*INSTRUCTIONS FOR THE TASK:*
Convert the rows below, from their start through the line containing "500 centimetres", into a Markdown table with the columns Number and Line, numbering each line and omitting blank lines. Leave the pictures out of the table.

*DATA:*
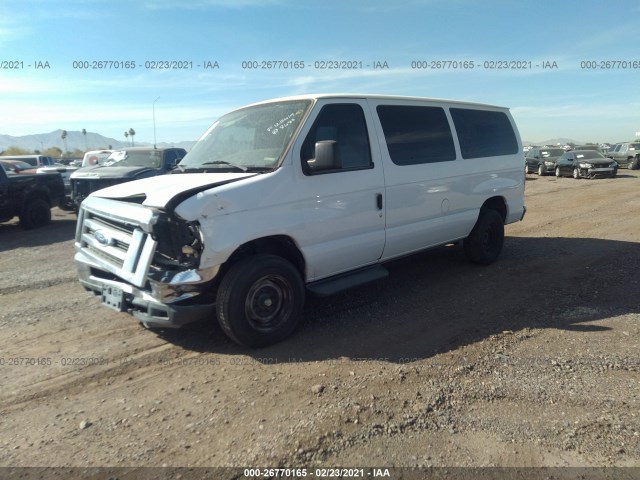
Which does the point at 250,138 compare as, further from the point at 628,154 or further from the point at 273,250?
the point at 628,154

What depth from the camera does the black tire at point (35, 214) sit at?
1084cm

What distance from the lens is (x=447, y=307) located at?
500 centimetres

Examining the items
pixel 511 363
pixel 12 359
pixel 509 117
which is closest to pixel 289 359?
pixel 511 363

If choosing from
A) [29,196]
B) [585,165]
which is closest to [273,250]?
[29,196]

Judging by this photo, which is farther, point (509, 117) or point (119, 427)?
point (509, 117)

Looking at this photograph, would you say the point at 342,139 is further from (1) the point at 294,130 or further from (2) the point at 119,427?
(2) the point at 119,427

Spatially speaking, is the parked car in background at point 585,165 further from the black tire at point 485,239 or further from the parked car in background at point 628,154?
the black tire at point 485,239

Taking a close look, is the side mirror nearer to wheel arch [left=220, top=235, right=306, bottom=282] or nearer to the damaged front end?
wheel arch [left=220, top=235, right=306, bottom=282]

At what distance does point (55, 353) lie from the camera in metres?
4.05

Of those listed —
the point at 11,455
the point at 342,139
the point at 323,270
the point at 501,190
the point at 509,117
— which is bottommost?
the point at 11,455

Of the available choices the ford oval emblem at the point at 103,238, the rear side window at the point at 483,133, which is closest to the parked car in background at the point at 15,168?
the ford oval emblem at the point at 103,238

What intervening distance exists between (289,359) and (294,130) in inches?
84.4

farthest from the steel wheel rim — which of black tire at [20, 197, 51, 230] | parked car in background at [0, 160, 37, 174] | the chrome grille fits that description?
parked car in background at [0, 160, 37, 174]

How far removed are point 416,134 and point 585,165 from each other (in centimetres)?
2110
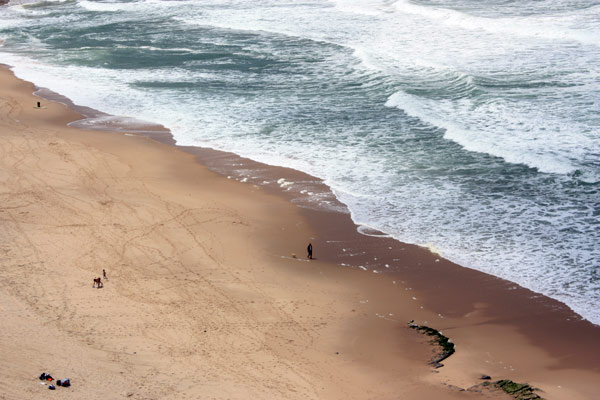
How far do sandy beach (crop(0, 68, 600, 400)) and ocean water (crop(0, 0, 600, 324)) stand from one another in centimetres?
140

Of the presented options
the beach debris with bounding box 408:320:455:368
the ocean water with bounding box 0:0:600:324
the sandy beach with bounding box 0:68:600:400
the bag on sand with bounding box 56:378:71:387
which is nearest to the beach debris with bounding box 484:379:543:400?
the sandy beach with bounding box 0:68:600:400

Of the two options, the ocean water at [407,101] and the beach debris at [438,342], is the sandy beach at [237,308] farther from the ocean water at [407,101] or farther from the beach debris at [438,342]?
the ocean water at [407,101]

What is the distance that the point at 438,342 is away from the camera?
1240 centimetres

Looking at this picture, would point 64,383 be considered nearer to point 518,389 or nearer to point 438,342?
point 438,342

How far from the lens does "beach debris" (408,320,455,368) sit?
38.7ft

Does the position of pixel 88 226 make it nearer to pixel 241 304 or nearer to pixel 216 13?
pixel 241 304

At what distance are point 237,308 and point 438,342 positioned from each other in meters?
3.67

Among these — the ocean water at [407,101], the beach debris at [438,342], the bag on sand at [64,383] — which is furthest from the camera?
the ocean water at [407,101]

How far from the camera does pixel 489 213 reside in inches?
698

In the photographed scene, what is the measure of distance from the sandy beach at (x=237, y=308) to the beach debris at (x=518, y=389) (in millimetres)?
188

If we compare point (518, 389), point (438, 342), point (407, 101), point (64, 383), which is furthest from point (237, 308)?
point (407, 101)

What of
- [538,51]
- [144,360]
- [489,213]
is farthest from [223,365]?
[538,51]

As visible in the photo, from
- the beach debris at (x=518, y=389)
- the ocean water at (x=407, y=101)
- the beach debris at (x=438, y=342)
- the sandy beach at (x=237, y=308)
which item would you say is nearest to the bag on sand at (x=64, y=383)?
the sandy beach at (x=237, y=308)

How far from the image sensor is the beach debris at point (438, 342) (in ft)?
38.7
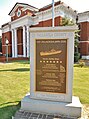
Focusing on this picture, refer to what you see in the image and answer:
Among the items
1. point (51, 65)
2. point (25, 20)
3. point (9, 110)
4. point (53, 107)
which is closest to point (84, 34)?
point (25, 20)

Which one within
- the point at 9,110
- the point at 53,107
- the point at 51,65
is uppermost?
the point at 51,65

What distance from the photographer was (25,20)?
113 ft

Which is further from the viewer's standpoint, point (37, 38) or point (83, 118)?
point (37, 38)

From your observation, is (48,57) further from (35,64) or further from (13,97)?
(13,97)

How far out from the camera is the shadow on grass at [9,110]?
193 inches

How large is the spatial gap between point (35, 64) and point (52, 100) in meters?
1.29

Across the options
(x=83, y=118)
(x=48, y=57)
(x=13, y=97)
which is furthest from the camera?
(x=13, y=97)

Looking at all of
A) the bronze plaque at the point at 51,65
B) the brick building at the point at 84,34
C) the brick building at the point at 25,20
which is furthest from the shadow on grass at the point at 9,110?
the brick building at the point at 84,34

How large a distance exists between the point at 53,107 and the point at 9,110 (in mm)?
1480

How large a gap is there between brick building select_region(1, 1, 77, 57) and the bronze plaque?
2101 cm

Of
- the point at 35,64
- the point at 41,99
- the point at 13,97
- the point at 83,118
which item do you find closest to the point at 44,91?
the point at 41,99

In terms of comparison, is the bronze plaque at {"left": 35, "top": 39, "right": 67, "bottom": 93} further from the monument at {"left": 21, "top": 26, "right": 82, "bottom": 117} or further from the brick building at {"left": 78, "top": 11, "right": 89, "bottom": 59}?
the brick building at {"left": 78, "top": 11, "right": 89, "bottom": 59}

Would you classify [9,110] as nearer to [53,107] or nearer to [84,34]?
[53,107]

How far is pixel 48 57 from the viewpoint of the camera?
5.10 m
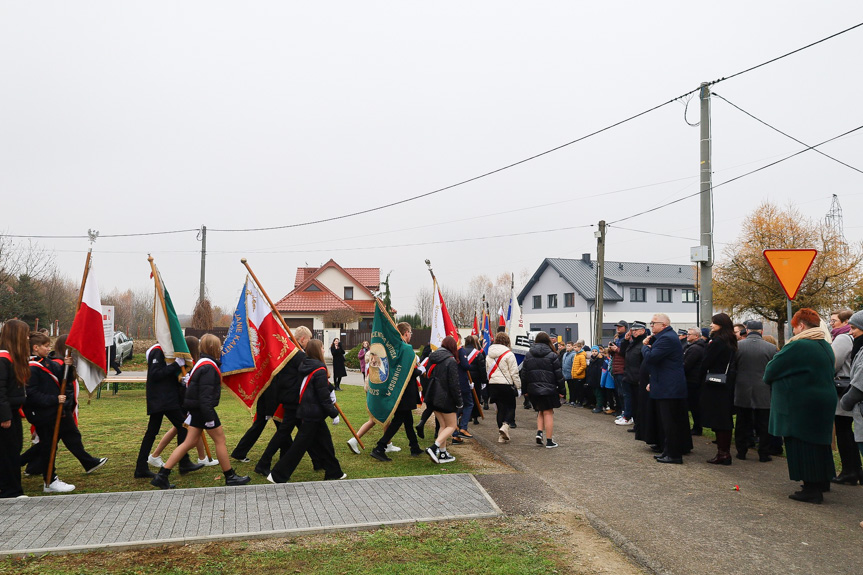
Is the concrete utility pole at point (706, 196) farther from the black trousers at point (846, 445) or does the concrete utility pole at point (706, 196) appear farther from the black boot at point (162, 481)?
the black boot at point (162, 481)

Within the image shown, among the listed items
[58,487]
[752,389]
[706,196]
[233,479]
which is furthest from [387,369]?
[706,196]

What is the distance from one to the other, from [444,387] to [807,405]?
437 centimetres

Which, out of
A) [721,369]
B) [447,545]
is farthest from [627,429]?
[447,545]

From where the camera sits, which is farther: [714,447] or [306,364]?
[714,447]

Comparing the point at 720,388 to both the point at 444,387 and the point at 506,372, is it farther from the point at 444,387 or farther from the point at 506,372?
the point at 444,387

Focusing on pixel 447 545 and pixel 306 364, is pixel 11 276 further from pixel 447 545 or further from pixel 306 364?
pixel 447 545

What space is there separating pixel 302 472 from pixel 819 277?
105ft

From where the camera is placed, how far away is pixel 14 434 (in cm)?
659

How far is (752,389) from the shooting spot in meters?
8.88

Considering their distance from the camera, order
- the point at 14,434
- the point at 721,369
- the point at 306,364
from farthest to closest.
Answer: the point at 721,369
the point at 306,364
the point at 14,434

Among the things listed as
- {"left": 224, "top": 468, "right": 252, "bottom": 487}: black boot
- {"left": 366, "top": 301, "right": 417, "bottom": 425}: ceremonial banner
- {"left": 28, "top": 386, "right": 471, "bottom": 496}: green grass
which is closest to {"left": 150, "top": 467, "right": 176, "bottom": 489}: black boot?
{"left": 28, "top": 386, "right": 471, "bottom": 496}: green grass

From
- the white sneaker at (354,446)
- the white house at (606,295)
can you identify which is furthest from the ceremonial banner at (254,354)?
the white house at (606,295)

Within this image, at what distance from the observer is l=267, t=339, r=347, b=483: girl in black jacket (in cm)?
745

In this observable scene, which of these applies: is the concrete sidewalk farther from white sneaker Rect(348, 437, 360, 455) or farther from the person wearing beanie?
the person wearing beanie
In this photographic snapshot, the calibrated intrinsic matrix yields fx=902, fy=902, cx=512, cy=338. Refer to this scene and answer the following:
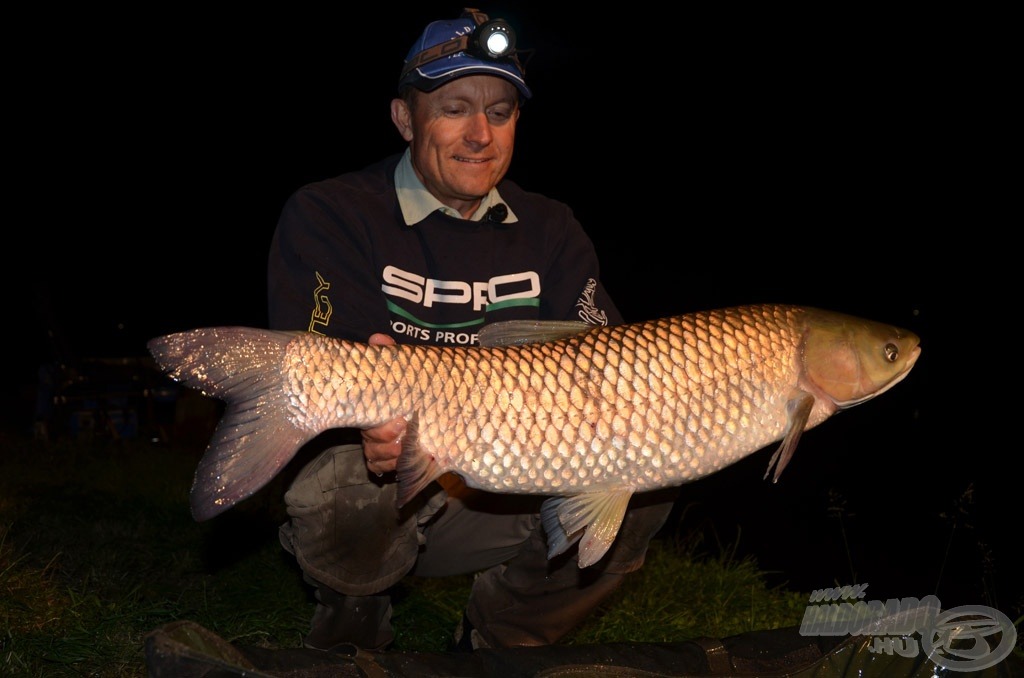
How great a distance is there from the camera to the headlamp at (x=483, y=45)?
7.00 feet

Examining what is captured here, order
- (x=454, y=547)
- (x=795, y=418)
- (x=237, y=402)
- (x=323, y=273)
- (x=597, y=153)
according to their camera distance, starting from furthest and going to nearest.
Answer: (x=597, y=153) → (x=454, y=547) → (x=323, y=273) → (x=795, y=418) → (x=237, y=402)

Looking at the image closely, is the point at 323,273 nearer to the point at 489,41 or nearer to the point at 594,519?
the point at 489,41

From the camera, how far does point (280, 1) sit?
1581 cm

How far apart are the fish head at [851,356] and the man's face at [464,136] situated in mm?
861

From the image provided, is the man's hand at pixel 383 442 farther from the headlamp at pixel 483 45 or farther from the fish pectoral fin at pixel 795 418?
the headlamp at pixel 483 45

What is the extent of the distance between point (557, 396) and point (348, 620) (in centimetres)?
77

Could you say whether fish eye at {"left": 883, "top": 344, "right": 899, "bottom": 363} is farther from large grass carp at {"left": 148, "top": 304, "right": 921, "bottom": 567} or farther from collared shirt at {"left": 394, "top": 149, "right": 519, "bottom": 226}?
collared shirt at {"left": 394, "top": 149, "right": 519, "bottom": 226}

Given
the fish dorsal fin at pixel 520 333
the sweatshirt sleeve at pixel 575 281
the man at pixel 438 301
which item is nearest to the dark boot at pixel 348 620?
the man at pixel 438 301

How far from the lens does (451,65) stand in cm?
213

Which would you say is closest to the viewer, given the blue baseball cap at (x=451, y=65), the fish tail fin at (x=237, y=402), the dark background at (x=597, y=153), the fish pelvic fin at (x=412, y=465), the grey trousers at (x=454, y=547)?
the fish tail fin at (x=237, y=402)

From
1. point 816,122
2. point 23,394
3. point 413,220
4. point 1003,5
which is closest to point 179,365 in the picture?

*FINAL RESULT:*
| Number | Line |
|---|---|
| 1 | Which does the point at 250,138 compare as, further from the point at 628,154 or further from the point at 273,250? |
| 2 | the point at 628,154 |
| 3 | What depth from the camera does the black tire at point (35, 214) sit at? |
| 4 | 1084cm |
| 5 | What distance from the lens is (x=447, y=307) located at? |
| 6 | 500 centimetres |